Sebag was very close to Levi-Strauss, who considered him his likely successor. Sebag's book-length study of the cosmogonic myths of the Pueblo Indians, published posthumously in 1971, was intended to further Levi Strauss' analysis of myth. Sebag was influenced by psychoanalysis; one of his papers analyzed the dreams of Baipurangi, a young woman of the Aché people. Sebag visited during periods which overlapped with Pierre Clastres' ethnography among them, but then settled among the Ayoreo of the Chaco for his own fieldwork, which he did not complete before his death.

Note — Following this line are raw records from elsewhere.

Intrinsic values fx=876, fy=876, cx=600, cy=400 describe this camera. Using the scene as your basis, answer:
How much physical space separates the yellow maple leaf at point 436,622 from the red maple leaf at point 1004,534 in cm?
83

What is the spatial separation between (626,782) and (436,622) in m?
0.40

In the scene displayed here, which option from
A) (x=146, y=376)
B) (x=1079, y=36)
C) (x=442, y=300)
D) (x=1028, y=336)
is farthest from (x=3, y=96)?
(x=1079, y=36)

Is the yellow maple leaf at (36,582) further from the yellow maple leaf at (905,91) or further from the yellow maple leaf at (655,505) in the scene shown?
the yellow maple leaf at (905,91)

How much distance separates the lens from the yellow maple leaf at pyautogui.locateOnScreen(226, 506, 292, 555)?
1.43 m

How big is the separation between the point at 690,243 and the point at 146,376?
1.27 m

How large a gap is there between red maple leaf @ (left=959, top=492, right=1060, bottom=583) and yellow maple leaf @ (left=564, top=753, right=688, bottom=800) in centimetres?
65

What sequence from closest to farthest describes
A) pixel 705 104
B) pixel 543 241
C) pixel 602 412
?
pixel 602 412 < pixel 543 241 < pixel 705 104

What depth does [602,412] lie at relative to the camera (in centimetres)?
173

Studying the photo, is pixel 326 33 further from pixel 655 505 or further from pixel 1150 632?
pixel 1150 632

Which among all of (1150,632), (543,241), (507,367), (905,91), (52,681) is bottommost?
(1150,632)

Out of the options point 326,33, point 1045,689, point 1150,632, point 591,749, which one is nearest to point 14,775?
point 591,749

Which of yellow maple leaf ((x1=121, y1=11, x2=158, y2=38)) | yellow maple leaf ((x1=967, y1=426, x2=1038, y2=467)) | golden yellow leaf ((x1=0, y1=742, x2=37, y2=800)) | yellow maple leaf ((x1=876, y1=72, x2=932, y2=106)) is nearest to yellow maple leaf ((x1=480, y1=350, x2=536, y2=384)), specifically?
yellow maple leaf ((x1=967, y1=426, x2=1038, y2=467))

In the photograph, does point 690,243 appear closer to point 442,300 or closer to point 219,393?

Sebag and Clastres had "the ambition to re-read modern social philosophy in light of the teachings of Lévi-Strauss's anthropology". Sebag focused on myths and dreams, "the discourses of human fabulation".

== Publications ==
- 1964: Marxisme et structuralisme, Paris, Payot
- Sebag, Lucien (1965a). "Le chamanisme ayoréo"
- Sebag, Lucien (1965b). "Le chamanisme ayoréo (II)"
- 1971: L'Invention du monde chez les Indiens Pueblos, introduction by Jacqueline Bolens, Paris, Éditions Maspero, (posthumous)
- 1977: Les Ayoré du Chaco septentrional. Étude critique à partir des notes de Lucien Sebag, by Carmen Bernand-Munoz

== Bibliography ==
- Dossier, directed by Salvatore D'Onofrio, devoted to Lucien Sebag in the journal Gradhiva, Paris, fascicule no 2, 2005. Texts by Salvatore D'Onofrio, Bruno Karsenti, Pierre Clastres, Violeta and Enrique Bruchegger, etc.